Vorliegender Auszug.

━━━━━━━━━━

Aber schaut man sich nun den KfW-Gründungsmonitor an, sieht es in Thüringen eben doch gar nicht so schlecht aus, wie Sie es hier darstellen. In den letzten Jahren 2018 bis 2020 konnte sich Thüringen immerhin von Platz 14 auf 11 verbessern. Das mag jetzt nicht so viel klingen, aber a) ist es eine Verbesserung und b) ist es eine Verbesserung in einem sehr kurzen Zeitraum. Bei der Anzahl an Gründungen je 10.000 Einwohnerinnen nach Bundesland liegt Thüringen bei 83 und damit im gesunden Mittelfeld der ostdeutschen Bundesländer. Dies dürfte auch an der sehr engagierten Arbeit des ThEx liegen, das sich mit seinen Veranstaltungen zu den ThEx Awards auch bundesweit einen Namen machen konnte und dem ich an dieser Stelle dafür danke.

━━━━━━━━━━

Bereitgestellte Daten.
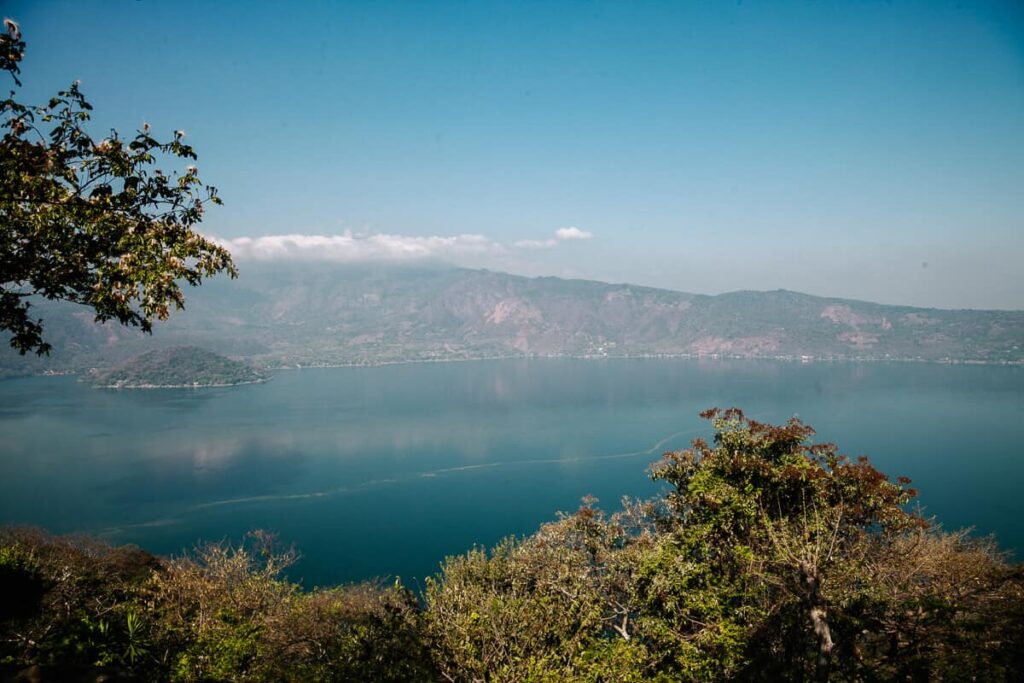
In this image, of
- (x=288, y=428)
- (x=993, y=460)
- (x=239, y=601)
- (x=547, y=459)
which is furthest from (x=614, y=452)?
(x=239, y=601)

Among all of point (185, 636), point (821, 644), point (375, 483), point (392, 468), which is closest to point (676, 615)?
point (821, 644)

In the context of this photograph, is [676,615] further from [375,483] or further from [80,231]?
[375,483]

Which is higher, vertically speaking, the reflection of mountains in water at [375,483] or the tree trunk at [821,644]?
the tree trunk at [821,644]

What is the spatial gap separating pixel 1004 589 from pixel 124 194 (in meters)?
27.0

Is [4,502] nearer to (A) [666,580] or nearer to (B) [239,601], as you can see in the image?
(B) [239,601]

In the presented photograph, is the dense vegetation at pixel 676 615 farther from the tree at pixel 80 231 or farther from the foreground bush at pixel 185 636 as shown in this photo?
the tree at pixel 80 231

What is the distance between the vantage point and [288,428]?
163 m

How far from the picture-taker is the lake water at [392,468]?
8394 centimetres

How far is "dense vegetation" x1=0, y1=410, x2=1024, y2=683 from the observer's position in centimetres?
1405

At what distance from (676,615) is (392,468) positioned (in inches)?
4381

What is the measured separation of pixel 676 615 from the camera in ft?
58.1

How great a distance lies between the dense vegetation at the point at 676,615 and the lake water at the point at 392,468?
51623mm

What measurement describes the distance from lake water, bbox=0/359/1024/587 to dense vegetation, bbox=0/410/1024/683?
5162cm

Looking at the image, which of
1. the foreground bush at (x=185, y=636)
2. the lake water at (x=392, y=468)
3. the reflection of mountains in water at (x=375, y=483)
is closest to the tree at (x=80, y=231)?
the foreground bush at (x=185, y=636)
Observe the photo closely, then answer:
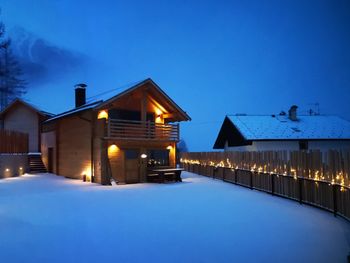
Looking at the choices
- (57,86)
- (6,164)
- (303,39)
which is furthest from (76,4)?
(6,164)

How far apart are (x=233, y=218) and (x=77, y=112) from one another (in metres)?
13.0

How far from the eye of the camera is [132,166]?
18922mm

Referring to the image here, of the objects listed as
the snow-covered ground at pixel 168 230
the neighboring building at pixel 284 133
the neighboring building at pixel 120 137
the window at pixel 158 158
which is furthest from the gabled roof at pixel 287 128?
the snow-covered ground at pixel 168 230

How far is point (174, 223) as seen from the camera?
8414 mm

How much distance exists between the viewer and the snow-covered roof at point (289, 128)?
28172mm

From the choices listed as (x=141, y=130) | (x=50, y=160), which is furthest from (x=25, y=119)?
(x=141, y=130)

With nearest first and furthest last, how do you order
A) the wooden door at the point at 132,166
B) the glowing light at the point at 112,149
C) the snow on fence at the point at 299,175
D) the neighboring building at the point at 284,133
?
1. the snow on fence at the point at 299,175
2. the glowing light at the point at 112,149
3. the wooden door at the point at 132,166
4. the neighboring building at the point at 284,133

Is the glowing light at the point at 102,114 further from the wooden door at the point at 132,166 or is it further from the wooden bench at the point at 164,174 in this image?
the wooden bench at the point at 164,174

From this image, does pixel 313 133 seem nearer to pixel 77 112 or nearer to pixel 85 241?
pixel 77 112

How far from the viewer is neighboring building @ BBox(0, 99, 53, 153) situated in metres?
28.5

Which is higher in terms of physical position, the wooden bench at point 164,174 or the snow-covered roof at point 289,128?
the snow-covered roof at point 289,128

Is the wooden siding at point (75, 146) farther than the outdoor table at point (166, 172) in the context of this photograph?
Yes

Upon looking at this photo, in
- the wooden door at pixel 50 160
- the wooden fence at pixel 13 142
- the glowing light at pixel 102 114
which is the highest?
the glowing light at pixel 102 114

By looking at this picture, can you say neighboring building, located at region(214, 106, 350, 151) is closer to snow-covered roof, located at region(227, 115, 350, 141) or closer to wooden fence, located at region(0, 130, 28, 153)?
snow-covered roof, located at region(227, 115, 350, 141)
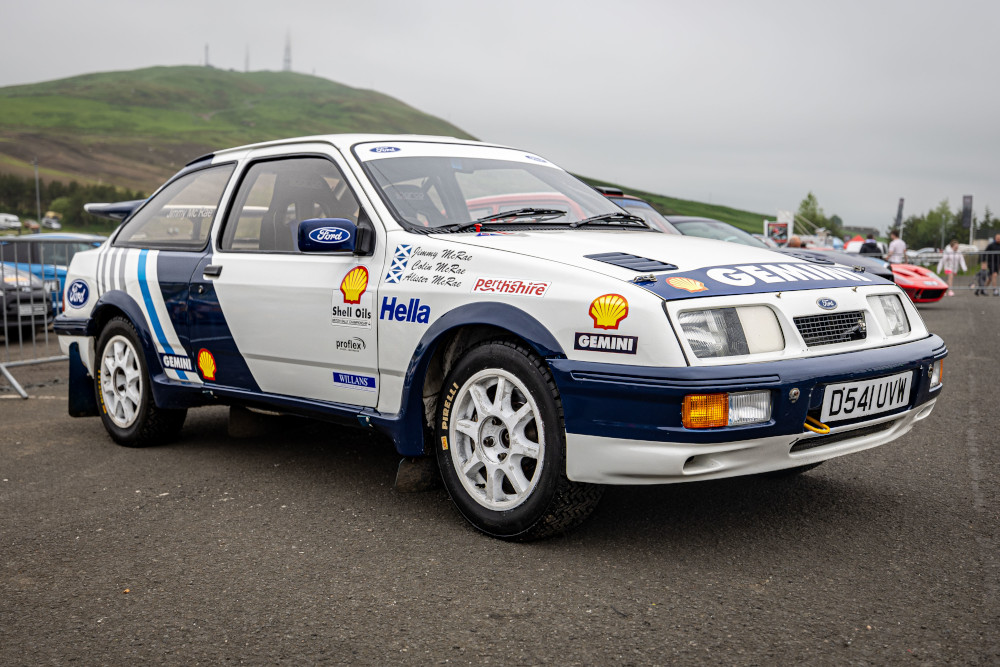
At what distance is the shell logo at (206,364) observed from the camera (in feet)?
15.8

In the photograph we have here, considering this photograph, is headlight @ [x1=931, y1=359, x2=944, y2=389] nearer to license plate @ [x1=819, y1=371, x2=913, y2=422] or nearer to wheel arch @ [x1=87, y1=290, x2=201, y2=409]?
license plate @ [x1=819, y1=371, x2=913, y2=422]

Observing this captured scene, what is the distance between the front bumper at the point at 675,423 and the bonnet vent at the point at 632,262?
438mm

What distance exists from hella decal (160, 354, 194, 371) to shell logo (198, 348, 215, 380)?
9 centimetres

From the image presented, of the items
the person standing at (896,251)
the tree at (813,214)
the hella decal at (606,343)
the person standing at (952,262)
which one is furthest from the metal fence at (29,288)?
the tree at (813,214)

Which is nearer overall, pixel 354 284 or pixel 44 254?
pixel 354 284

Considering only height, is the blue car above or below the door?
below

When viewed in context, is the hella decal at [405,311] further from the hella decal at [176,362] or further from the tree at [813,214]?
the tree at [813,214]

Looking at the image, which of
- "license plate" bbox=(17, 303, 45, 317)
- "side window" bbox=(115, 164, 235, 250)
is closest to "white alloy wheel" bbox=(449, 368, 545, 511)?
"side window" bbox=(115, 164, 235, 250)

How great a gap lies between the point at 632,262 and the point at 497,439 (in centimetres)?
86

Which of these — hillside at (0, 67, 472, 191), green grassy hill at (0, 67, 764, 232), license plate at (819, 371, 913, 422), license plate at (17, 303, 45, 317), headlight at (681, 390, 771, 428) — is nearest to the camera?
headlight at (681, 390, 771, 428)

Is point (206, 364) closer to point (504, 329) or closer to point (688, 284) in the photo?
point (504, 329)

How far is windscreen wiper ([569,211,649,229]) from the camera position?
4.34 metres

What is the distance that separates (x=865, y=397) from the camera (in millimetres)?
3369

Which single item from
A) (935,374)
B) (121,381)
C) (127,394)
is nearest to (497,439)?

━━━━━━━━━━

Auftrag 1. Von welchem auf welchen Platz hat sich Thüringen laut dem Auszug über die Gründungen in Thüringen zwischen 2018 und 2020 verbessert?
Auftrag 2. Fasse den Auszug über die Gründungen in Thüringen in zwei Sätzen zusammen.
Auftrag 3. Setze den Auszug über die Gründungen in Thüringen nach seinem letzten Satz fort.
Die Daten werden hier nicht gebraucht.

Antwortfeld 1. Von Platz 14 auf Platz 11.

Antwortfeld 2. Laut KfW-Gründungsmonitor hat sich Thüringen von 2018 bis 2020 von Platz 14 auf Platz 11 verbessert und liegt mit 83 Gründungen je 10.000 Einwohnerinnen im gesunden Mittelfeld der ostdeutschen Bundesländer. Dazu dürfte auch die engagierte Arbeit des ThEx beigetragen haben, das sich mit den ThEx Awards bundesweit einen Namen gemacht hat.

Antwortfeld 3.
Im Gründer- und Unternehmerreport wird zudem darauf verwiesen, dass die Gründungszahlen bundesweit im Voll- und Nebenerwerb gestiegen sind. Zudem heißt es mit Blick auf den Nebenerwerb – ich zitiere –: „Der florierende Arbeitsmarkt führt mit hoher Wahrscheinlichkeit dazu, dass viele Gründungsinteressierte ihre Idee zunächst im Nebenerwerb ‚testen‘, um zu einem späteren Zeitpunkt in den Vollerwerb zu wechseln. Diese Situation ermöglicht es, ohne finanzielle Einbußen eine Idee zur Marktreife zu bringen.“

 

Allerdings – und ich finde, es ist wichtig, das auch in dieser Debatte zu berücksichtigen – haben wir natürlich in der Coronapandemie eine ganz andere Krisenbelastung wahrnehmen müssen, wo man eben nicht mal so leicht was testet und nicht so leicht ohne finanzielle Einbußen, wie es im Zitat hieß, eine Idee zur Marktreife bringen kann. Die Vorteile einer Anstellung, Einkommenssicherheit, eventuell eben auch Kurzarbeiterinnengeld, werden viele Menschen für sich neu gewichtet und sich im Zweifel eben auch gegen eine Selbstständigkeit in der Pandemie entschieden haben.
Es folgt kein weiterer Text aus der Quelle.